(Texte fourni):
********

Soda : « mal de gorge ; céphalalgie ; ardeur d’estomac ». La définition est tirée du Dictionnaire universel de Boiste, publié en 1800. Certes, ce dictionnaire un peu fourre-tout n’a pas la réputation d’offrir des définitions particulièrement soignées, ni même d’être très sûr dans sa nomenclature pléthorique ; en effet dans la préface de la neuvième édition, Charles Nodier n’hésite pas à affirmer que feu son auteur « avait la main large pour semer les nouveautés dans son livre…

C’est Babel, si l’on veut, avec ses inconvénients et toutes ses imperfections ».
Néanmoins ce soda n’a rien de farfelu, il s’agit d’un emprunt à l’arabe sou-daa, fendre, ce qui au sens figuré désignait le fait d’être violemment affecté par quelque chose, d’où les maux de gorge ou de tête. Aucun rapport direct donc avec la délicieuse boisson, abréviation de l’anglais soda-water, c’est-à-dire en clair, eau de soude.

Ainsi, les étymologies de ces homonymes diffèrent, c’est heureux ! Car à bien y regarder, le point de chute du soda est toujours le même. En témoignent les définitions du XVIIIe siècle : le soda « est un nom que quelques médecins donnent à un sentiment de chaleur et d’érosion qu’on a à la gorge. Le soda vient de vapeurs âcres qui s’élèvent de l’estomac, et qui sont produites par des matières excrémenteuses, qui fermentent dans cette partie. Les bilieux et les hypocondriaques sont sujets au soda » .
Les deux sodas ne pouvaient donc guère coexister dans la langue, bien qu’à la limite l’un puisse apaiser l’autre. Et entre le « sentiment de chaleur et d’érosion » et le rafraîchissement, il eut fallu être masochiste pour ne pas préférer ce dernier.

Du morceau d’Adam à la pomme d’orange

Morceau d’Adam : « On appelle […] en médecine le morceau d’Adam, cette petite éminence qui paraît au gosier des hommes, c’est-à-dire la partie du cartilage du larynx, nommé scutiforme, laquelle avance au-devant du cou, aux hommes plus qu’aux femmes ». Ainsi, à la fin du XVIIe siècle, la pomme d’Adam ne s’est pas encore vraiment imposée dans l’usage, a fortiori dans les dictionnaires de l’époque.

********

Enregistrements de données
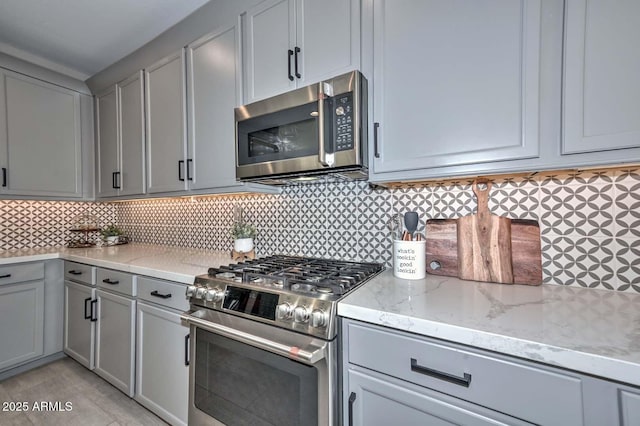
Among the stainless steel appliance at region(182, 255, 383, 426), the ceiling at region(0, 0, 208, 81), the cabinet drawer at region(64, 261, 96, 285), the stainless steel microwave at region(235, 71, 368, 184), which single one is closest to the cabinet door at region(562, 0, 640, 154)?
the stainless steel microwave at region(235, 71, 368, 184)

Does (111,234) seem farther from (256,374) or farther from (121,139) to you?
(256,374)

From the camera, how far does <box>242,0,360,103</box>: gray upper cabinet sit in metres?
1.27

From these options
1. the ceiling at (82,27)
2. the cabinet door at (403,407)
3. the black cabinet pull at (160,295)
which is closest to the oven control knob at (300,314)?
the cabinet door at (403,407)

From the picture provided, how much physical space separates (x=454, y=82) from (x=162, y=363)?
196 centimetres

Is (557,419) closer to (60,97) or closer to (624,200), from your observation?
(624,200)

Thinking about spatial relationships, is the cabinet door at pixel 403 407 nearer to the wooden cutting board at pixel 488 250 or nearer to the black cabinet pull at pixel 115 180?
the wooden cutting board at pixel 488 250

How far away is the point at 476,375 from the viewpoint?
735 millimetres

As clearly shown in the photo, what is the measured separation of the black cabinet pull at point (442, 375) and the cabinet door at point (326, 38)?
1.17 metres

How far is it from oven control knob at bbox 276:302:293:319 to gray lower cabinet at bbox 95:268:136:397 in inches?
46.2

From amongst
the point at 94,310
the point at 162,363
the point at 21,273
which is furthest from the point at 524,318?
the point at 21,273

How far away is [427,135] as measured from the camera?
110 cm

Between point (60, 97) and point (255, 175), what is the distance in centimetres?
230

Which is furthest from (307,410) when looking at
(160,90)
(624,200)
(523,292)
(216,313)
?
(160,90)

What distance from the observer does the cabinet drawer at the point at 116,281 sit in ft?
5.65
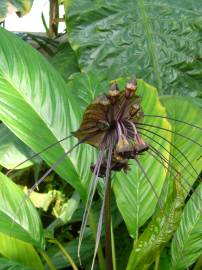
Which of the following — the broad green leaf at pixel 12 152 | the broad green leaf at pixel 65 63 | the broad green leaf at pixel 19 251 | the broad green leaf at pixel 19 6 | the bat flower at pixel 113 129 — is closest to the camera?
the bat flower at pixel 113 129

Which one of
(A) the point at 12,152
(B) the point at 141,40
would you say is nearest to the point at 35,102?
(A) the point at 12,152

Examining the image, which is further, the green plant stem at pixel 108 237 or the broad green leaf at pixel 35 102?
the broad green leaf at pixel 35 102

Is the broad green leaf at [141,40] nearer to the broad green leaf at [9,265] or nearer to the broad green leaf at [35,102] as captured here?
the broad green leaf at [35,102]

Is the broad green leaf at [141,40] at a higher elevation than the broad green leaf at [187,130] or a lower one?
higher

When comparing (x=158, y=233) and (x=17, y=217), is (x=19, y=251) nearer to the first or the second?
(x=17, y=217)

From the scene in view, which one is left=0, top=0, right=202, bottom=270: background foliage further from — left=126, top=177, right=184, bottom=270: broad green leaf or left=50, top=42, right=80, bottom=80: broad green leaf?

********

(Consignes):
a – Selon le texte sur l'histoire des mots « soda » et « morceau d'Adam », en quelle année le Dictionnaire universel de Boiste a-t-il été publié ?
b – Poursuivez le texte sur l'histoire des mots « soda » et « morceau d'Adam » à partir de sa dernière phrase.
Le matériel fourni n'a ici aucun rôle.

(Réponses):
a – En 1800.

b –
Lorsque Furetière en 1690 passe en revue les différentes variétés de pomme, la pomme d’Adam, avant même d’appartenir à notre anatomie, relève d’abord d’un arbre qui « porte un fruit fait comme une orange, mais beaucoup plus gros […], ayant plusieurs crevasses qui ressemblent à des morsures ; d’où vient que le peuple lui a donné le nom de pomme d’Adam, croyant que c’étoit celle dont Adam avoit mangé dans le Paradis terrestre. » Ici donc, la pomme d’Adam qualifie avant tout un certain type d’orange – ce fut aussi pendant un moment la dénomination de la banane – et c’est cette acception que retiennent d’abord les premiers dictionnaires de la langue française. Toutefois, en fin d’article, apparaît déjà le fruit défendu, insolemment resté accroché au cou du sexe dit fort : « On appelle aussi pomme ou morceau d’Adam une partie du cartilage du larynx […] qui avance en dehors du cou des hommes. »
En croquant le fruit défendu, Adam - qui pense-t-on signifie « terre rouge » (rouge comme une pomme d’api ?) - savait-il que ce « jardin fameux par le diable et la pomme », ainsi dépeint par Voltaire, lui laisserait en souvenir de cette funeste bouchée une saillie inesthétique, cartilage thyroïde, appelée suggestivement pomme d’Adam ?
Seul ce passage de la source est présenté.